Inputs arguments that have no cf standard names

rcaneill commented 2 years ago

The followings inputs don't have a standard name. This is a problem for the accessor / the auto-detection. So we either need to open a request to add a standard name in the cf convention (let's call it solution 0) (I'll be happy to do it, but I have no clue how to do), or find another solution. Among the possible other solutions, I see:

Use a cf-xarray custom criteria: https://cf-xarray.readthedocs.io/en/latest/custom-criteria.html

Let the user decide the name of the variables corresponding to the needed inputs, e.g.

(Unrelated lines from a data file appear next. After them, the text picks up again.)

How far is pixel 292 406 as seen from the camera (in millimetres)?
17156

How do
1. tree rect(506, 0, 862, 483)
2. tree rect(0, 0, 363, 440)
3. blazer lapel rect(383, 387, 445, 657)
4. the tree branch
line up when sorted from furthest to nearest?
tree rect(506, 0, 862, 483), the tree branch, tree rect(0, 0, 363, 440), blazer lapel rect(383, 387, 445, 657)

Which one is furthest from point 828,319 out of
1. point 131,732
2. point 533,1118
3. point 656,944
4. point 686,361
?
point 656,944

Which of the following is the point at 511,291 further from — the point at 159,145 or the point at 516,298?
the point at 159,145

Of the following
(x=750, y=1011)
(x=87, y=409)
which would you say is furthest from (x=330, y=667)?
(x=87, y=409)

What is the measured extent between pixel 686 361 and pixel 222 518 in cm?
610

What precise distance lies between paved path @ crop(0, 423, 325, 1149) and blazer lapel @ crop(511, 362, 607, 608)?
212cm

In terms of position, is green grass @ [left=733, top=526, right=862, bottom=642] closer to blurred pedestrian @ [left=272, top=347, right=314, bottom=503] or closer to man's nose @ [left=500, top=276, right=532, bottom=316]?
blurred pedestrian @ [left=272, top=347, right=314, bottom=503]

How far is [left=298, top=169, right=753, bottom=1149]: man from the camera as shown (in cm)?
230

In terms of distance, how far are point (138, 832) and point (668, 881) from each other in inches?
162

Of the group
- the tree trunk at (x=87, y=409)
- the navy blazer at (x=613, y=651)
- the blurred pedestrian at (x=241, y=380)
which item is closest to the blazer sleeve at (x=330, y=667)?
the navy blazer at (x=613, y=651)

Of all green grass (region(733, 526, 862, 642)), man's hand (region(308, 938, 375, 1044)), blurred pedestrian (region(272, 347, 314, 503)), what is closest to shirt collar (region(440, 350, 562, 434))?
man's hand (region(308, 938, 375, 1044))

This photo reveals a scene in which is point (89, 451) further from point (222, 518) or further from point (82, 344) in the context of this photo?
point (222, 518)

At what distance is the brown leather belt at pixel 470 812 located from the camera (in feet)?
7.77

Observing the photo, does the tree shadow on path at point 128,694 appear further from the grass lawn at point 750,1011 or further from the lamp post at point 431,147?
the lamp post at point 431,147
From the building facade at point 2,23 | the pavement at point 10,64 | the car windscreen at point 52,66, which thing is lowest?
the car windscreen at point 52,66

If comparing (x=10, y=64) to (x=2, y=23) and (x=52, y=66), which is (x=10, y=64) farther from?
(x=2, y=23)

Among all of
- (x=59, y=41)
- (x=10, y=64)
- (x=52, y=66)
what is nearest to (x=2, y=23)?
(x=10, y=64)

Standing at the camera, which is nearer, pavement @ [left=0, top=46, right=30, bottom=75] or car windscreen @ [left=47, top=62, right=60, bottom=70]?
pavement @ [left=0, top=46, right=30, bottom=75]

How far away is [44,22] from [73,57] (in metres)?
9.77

gsw.set_non_cf_name({'entropy':'entropy_name_in_ds', 'SA_seaice':'salinity_of_sea_ice_name_in_ds'})

And here is the list:

Rt
SA_bulk
SA_seaice
SK
SR
Sstar
axis
entropy
geo_strf
geo_strf_dyn_height
h
h_bulk
h_pot_bulk
interp_method
max_dp
p_deep
p_ref
p_shallow
pot_enthalpy_ice
pt0
pt0_ice
saturation_fraction
sea_surface_geopotential
t68
t_Ih
t_seaice
w_Ih
w_seaice

To compare, here is the list of arguments that have a standard name:

C
CT
SA
SP
lat
lon
p
pt
rho
t
z

DocOtak commented 2 years ago

Lets do another look over the CF standard name table, there are some names for a few of these:

SK -> sea_water_knudsen_salinity
SR -> sea_water_reference_salinity
Sstar -> sea_water_preformed_salinity
h -> sea_water_specific_potential_enthalpy (?)
p_ref -> reference_pressure (?)

Some of these wont have standard names and they probably won't be accepted if proposed:

t68 (CF isn't this specific)
axis (this is related to numpy machinery I think)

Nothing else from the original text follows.